To define the structure and function of this important module type, in the present work we have expressed the FRZ module of rat Ror1 in Pichia pastoris. Our structural studies on the recombinant protein indicate that the FRZ module corresponds to a single, compact, disulfide-bonded structural domain.

    EXPERIMENTAL PROCEDURES
TOP
ABSTRACT
INTRODUCTION
EXPERIMENTAL PROCEDURES
RESULTS AND DISCUSSION
REFERENCES

Cloning the FRZ Domain of Rat Ror1 Receptor Tyrosine Kinase-- The DNA segment coding for the frizzled domain of rat ROR1 receptor tyrosine kinase (residues Gly168-Ala304) was amplified with the 5'-CTGCCCGGGGCATATGGGNTTYTGYCARCCNTA-3' (sense) and 5'-CGCGGATCCTTANGCCATNGGHATNCCAA-3' (antisense) primers from a rat fetal brain cDNA library (CLONTECH). The amplified DNA was digested with SmaI and HindIII restriction endonucleases and ligated into M13mp19 Rf digested with the same enzymes. The sequence of the cloned DNA was determined by dideoxy sequencing on both strands.
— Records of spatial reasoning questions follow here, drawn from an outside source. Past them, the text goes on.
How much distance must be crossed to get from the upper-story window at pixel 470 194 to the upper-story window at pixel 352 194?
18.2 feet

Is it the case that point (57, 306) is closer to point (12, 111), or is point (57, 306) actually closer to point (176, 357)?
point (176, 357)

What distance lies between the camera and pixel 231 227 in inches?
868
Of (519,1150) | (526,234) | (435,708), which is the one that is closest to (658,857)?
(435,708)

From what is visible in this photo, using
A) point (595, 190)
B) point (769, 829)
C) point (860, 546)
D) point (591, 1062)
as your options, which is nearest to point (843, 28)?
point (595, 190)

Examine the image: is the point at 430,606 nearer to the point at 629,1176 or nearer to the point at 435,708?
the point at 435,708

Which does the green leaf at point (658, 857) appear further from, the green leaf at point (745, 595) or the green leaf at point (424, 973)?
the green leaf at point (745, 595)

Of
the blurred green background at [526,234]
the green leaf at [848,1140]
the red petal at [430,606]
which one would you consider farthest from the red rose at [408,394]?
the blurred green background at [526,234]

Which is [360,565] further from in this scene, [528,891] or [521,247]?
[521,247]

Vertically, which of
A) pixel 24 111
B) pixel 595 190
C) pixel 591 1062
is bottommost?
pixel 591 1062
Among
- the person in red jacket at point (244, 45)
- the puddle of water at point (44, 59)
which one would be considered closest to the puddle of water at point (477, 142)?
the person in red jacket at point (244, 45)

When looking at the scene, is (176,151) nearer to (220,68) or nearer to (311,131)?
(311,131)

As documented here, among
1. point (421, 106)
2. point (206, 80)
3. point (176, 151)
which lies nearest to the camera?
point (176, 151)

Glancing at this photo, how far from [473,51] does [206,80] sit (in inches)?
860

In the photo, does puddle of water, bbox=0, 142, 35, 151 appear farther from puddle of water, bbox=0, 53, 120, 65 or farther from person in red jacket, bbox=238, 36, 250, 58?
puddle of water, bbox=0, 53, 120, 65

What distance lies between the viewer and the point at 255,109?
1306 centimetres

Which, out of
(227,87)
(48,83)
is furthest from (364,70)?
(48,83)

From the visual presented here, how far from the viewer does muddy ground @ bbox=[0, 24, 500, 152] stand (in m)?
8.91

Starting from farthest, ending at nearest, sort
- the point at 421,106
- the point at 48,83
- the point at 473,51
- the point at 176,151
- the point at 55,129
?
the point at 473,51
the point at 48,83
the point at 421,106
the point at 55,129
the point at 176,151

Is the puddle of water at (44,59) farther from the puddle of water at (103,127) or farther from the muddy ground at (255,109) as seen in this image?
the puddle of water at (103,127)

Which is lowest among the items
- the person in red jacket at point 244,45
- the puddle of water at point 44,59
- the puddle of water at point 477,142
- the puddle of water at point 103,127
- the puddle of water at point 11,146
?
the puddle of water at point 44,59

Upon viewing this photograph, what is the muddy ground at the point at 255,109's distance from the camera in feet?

Expression of the FRZ Module in P. pastoris-- The FRZ domain of rat ROR1 receptor tyrosine kinase was expressed in the methylotrophic yeast P. pastoris by utilizing the Easy Select P. pastoris expression kit (Invitrogen, Carlsbad, CA). The DNA fragment encoding the FRZ domain was excised from M13mp19/CR16 with SmaI-NcoI digestion and blunt-end-ligated into pPICZalpha A cut with EcoRI-XbaI. The sticky ends of the digested DNA fragment and the vector were filled with Klenow polymerase. The pPICZalpha A expression plasmid contains the zeocin resistance gene for easy selection of positive transformants, the inducible PAOX1 promoter of the alcohol oxidase 1 gene of P. pastoris, and the yeast alpha -mating factor secretion signal sequence. At the 3' end, the inserted DNA fragment was in-frame-ligated to the sequence encoding the c-myc epitope and a hexahistidine His tag. The plasmid contains the 3' termination signal of the AOX1 gene. Escherichia coli JM 109 cells were transformed with the ligation mixture and plated on low salt LB medium (1% tryptone, 0.5% yeast extract, and 0.5% NaCl) containing 25 µg/ml zeocin.

Zeocin-resistant colonies were screened for the presence of DNA encoding the FRZ domain by polymerase chain reaction using AOX1- and FRZ-specific primers and by restriction analysis. The plasmid pPICZalpha A/CR was linearized by BstXI digestion to promote the homologous recombination at the AOX1 locus of the yeast genome. The P. pastoris KM71 (HIS4-, AOX1-) strain was transformed by electroporation, and positive transformants were selected on zeocin-containing YPDS (1% yeast extract, 2% peptone, 2% dextrose, 1 M sorbitol, 100 µg/ml zeocin) plates as described in the Pichia Expression System users manual (Invitrogen). Zeocin-resistant colonies were screened for protein expression in small volume cultures according to a procedure described previously (23).

Thirty-two recombinant clones of P. pastoris were grown in 2-ml aliquots of BMGY (1% yeast extract, 2% peptone, 100 mM potassium phosphate, 1.34% yeast nitrogen base, 0.4 µg/ml biotin, and 1% glycerol) at 30 °C to an A600 = 15-20. Cell were collected by centrifugation and resuspended in 1-ml aliquots of BMMY (1% yeast extract, 2% peptone, 100 mM potassium phosphate, 1.34% yeast nitrogen base, 0.4 µg/ml biotin, and 1% methanol). The different recombinant clones were grown for 96 h at 30 °C with the addition of 1% methanol (final concentration) at 24-h intervals. Expression of recombinant protein was monitored by analyzing the culture fluids with SDS-PAGE.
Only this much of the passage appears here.